Task data:
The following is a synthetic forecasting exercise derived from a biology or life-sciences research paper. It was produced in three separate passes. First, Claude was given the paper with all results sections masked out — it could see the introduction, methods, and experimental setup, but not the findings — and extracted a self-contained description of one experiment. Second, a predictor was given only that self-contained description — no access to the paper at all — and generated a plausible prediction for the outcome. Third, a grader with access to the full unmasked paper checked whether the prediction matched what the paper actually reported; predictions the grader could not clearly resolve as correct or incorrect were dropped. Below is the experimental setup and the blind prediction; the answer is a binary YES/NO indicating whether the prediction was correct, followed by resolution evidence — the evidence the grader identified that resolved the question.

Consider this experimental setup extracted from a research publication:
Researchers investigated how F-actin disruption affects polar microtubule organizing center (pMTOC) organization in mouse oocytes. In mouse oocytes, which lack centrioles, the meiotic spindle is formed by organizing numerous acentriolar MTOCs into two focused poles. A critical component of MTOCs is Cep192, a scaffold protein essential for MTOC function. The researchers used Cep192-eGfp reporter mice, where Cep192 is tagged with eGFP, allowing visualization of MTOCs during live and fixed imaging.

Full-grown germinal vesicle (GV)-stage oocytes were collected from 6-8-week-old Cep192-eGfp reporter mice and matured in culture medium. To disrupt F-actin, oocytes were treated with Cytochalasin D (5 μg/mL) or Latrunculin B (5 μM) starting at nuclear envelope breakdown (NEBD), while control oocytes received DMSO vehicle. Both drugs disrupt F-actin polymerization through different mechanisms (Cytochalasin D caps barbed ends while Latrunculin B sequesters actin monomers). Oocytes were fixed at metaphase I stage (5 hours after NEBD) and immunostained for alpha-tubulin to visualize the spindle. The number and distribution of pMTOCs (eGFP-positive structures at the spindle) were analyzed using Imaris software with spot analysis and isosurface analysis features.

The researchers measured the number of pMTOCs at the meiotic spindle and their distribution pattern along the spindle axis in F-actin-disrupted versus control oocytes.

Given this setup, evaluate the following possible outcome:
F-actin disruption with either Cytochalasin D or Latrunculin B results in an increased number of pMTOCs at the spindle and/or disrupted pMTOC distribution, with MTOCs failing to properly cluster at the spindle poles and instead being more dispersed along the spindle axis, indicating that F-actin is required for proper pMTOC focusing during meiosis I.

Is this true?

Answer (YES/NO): YES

What you need to do: Exactly as they appear, retype the lines from the start of the records through the line containing "Consider this experimental".

Your solution:
The following is a synthetic forecasting exercise derived from a biology or life-sciences research paper. It was produced in three separate passes. First, Claude was given the paper with all results sections masked out — it could see the introduction, methods, and experimental setup, but not the findings — and extracted a self-contained description of one experiment. Second, a predictor was given only that self-contained description — no access to the paper at all — and generated a plausible prediction for the outcome. Third, a grader with access to the full unmasked paper checked whether the prediction matched what the paper actually reported; predictions the grader could not clearly resolve as correct or incorrect were dropped. Below is the experimental setup and the blind prediction; the answer is a binary YES/NO indicating whether the prediction was correct, followed by resolution evidence — the evidence the grader identified that resolved the question.

Consider this experimental setup extracted from a research publication:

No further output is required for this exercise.